All of this comes together in today’s gospel when Jesus says, “Now my hour has come, and when I am lifted up from the earth, I will draw all people to myself”.
What is it that draws people to Jesus? Well, some might say that it was the miracles he worked, or the beauty of his preaching. Jesus himself insists that what will really draw people to him is his death on the cross, his being lifted up. This is because the death of Jesus, brutal, and degrading though it was, proved in a way that nothing else could that Jesus loved God and loved us. It was Jesus, after all, who said that “no one can have greater love than to lay down one’s life for one’s friends”. It was also Jesus, as we heard in today‘s Gospel, who said, “ Unless a grain of wheat falls to the ground and dies, it remains a single grain, but if it dies, it yields a rich harvest”.

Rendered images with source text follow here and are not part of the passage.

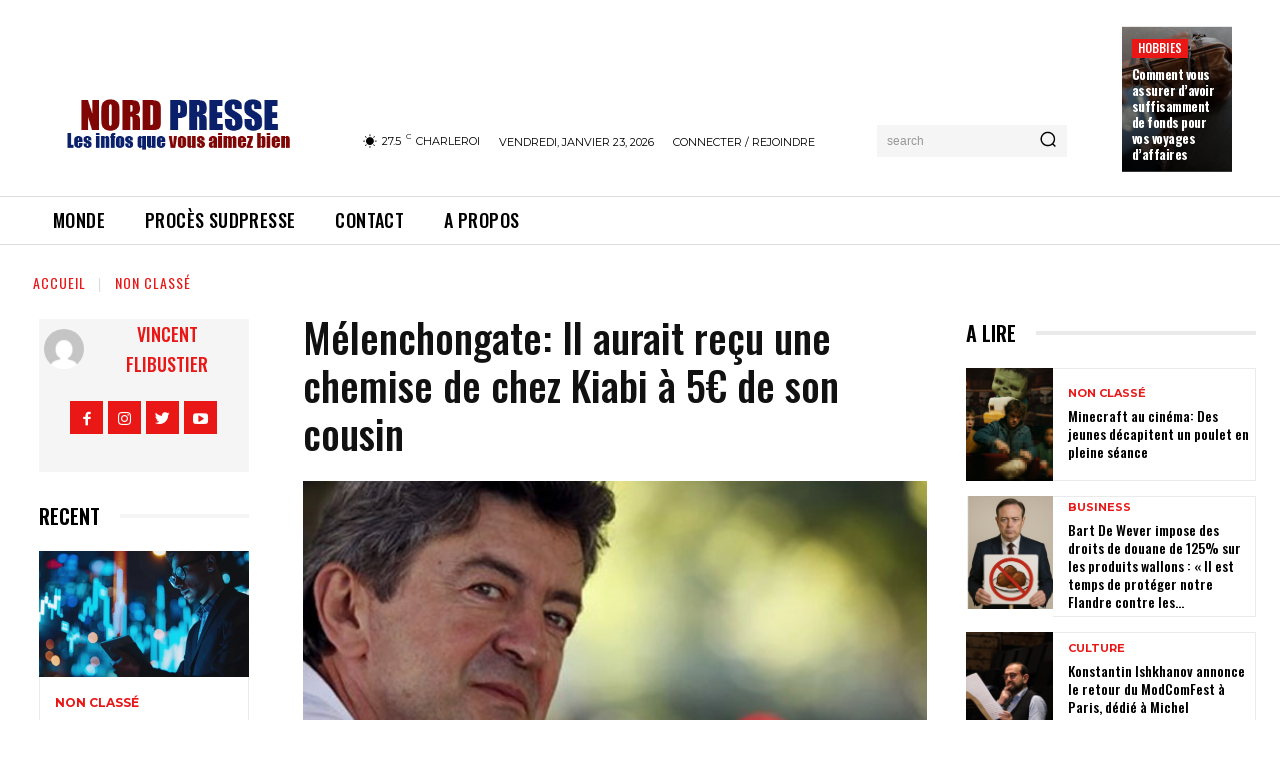

--- FILE ---
content_type: text/html; charset=utf-8
request_url: https://www.google.com/recaptcha/api2/aframe
body_size: 247
content:
<!DOCTYPE HTML><html><head><meta http-equiv="content-type" content="text/html; charset=UTF-8"></head><body><script nonce="DOK23SNgRRYcxUfasTp2ig">/** Anti-fraud and anti-abuse applications only. See google.com/recaptcha */ try{var clients={'sodar':'https://pagead2.googlesyndication.com/pagead/sodar?'};window.addEventListener("message",function(a){try{if(a.source===window.parent){var b=JSON.parse(a.data);var c=clients[b['id']];if(c){var d=document.createElement('img');d.src=c+b['params']+'&rc='+(localStorage.getItem("rc::a")?sessionStorage.getItem("rc::b"):"");window.document.body.appendChild(d);sessionStorage.setItem("rc::e",parseInt(sessionStorage.getItem("rc::e")||0)+1);localStorage.setItem("rc::h",'1769206998922');}}}catch(b){}});window.parent.postMessage("_grecaptcha_ready", "*");}catch(b){}</script></body></html>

Because the death of Jesus was the final act of love in a life lived in love, the Cross, rather than being a source of scandal or a place of defeat, becomes a source of life for us and, we might say, an explanation of what Jesus meant when He said to His disciples, “I am the way”. Self-sacrificing love for others, in imitation of Jesus, is that the very heart of our vocation as Christians. We have gathered in the Church today to celebrate the Eucharist: we gather to draw strength from each other’s faith and encouragement, we gather to listen carefully to the word of God, and we gather in particular to enter into a deep communion with the Lord Jesus through receiving his body and blood. And we do all this so that we can respond, generously and faithfully, to his command, which we hear repeated at every Mass after the consecration of the bread and wine: do this in memory of me. Just as I have given everything I have and everything I am for you, so now, if you wish to be my disciples, you must do the same: give everything you have, and everything you are in generous and self-sacrificing love for the good others.
It is easy for us to make the mistake of thinking that it is only Jesus who, like a grain of wheat, falls to the ground and dies, so that He might bear much fruit. In reality, His words are as much a challenge for us to respond to the way of Jesus as generously as Jesus Himself responded to the will of his Father. Every time we come to Mass, and every time we receive the Lord Jesus in holy communion, we are both reminded and given the grace to live our lives for the good of others.
As our Lenten journey begins to come to an end over the next few weeks, we might pray for the grace to be able to see and respond to all those ways in which other people’s lives can be happier and fuller, because, as true disciples of Jesus, are a part of their lives.
May this church, and the parish it serves, help us all to grow into committed and faithful disciples of the Lord who calls us.